[Task material — start]

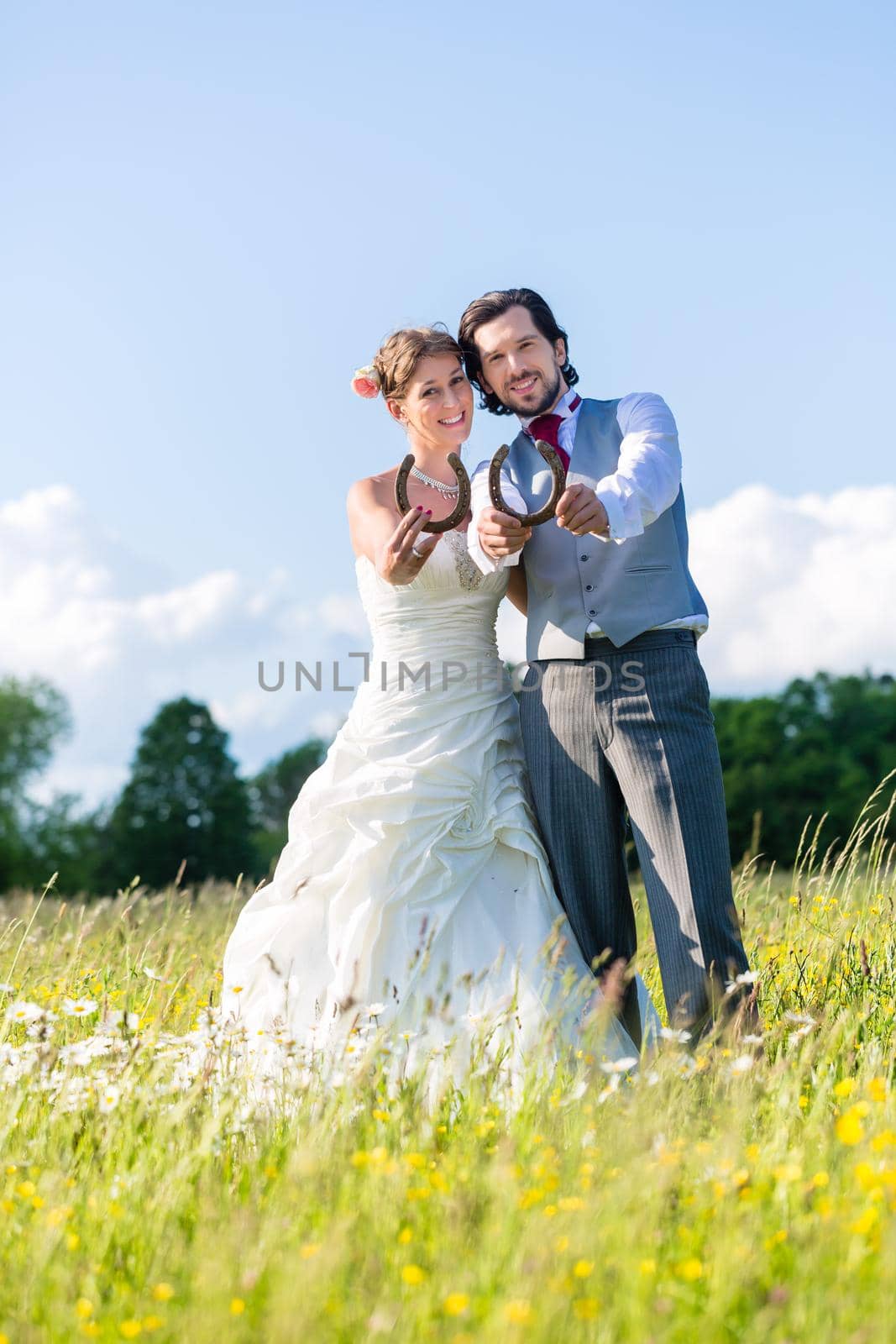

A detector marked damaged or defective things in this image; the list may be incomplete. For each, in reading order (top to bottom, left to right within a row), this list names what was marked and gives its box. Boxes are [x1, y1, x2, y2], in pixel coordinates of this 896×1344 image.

rusty horseshoe [395, 454, 473, 532]
rusty horseshoe [491, 438, 567, 527]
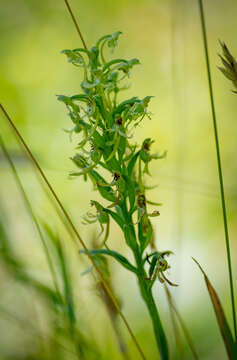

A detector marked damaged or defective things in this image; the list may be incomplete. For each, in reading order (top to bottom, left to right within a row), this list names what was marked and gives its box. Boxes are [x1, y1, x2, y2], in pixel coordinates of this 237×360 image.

ragged fringed orchid [58, 31, 175, 360]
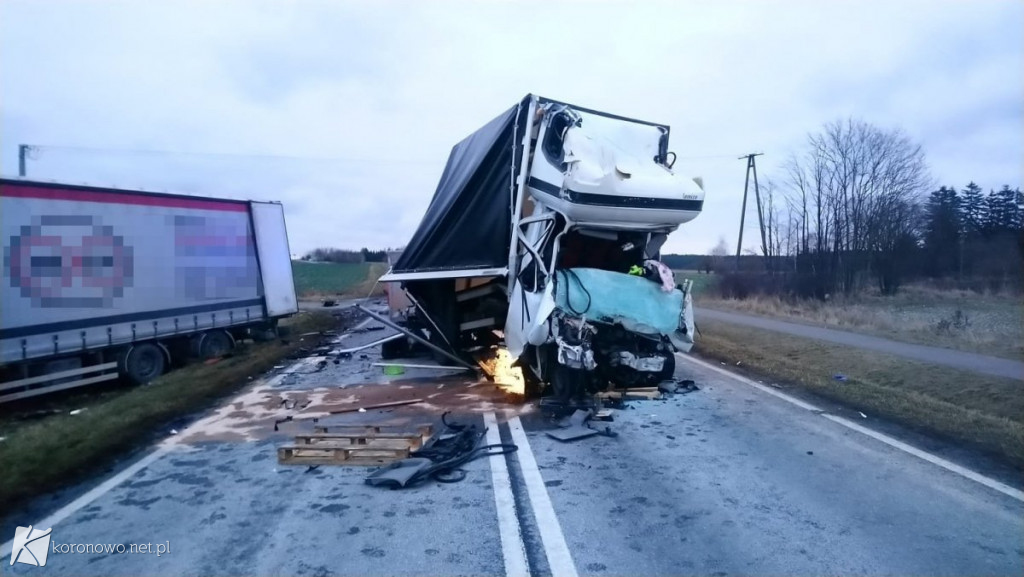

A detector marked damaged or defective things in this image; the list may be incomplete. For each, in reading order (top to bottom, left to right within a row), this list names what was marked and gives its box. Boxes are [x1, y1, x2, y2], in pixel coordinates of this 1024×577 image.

[Task material — finish]

In full and without any pictures, print the listing above exactly.

A detector marked damaged or defective things in this image; the list may be incomplete. For each, in reading order (top to bottom, left to right within a row), this list names what was marked and gives its box. Boxes are [x1, y1, x2, y2], in pixel coordinates of this 896×1344 image.

rusty horseshoe [395, 454, 473, 532]
rusty horseshoe [491, 438, 567, 527]

A detector marked damaged or defective things in this image; the list may be incomplete. For each, in reading order (top to bottom, left to right within a row), this list names what was marked and gives its box. Boxes are [x1, y1, x2, y2], in pixel coordinates of this 237×360 image.

ragged fringed orchid [58, 31, 175, 360]

A detector marked damaged or defective things in this image; the list may be incomplete. For each, in reading order (top to bottom, left to right within a row), this list names what was marked and gives its box. Boxes are [x1, y1, x2, y2], in pixel coordinates of this 1024×577 image.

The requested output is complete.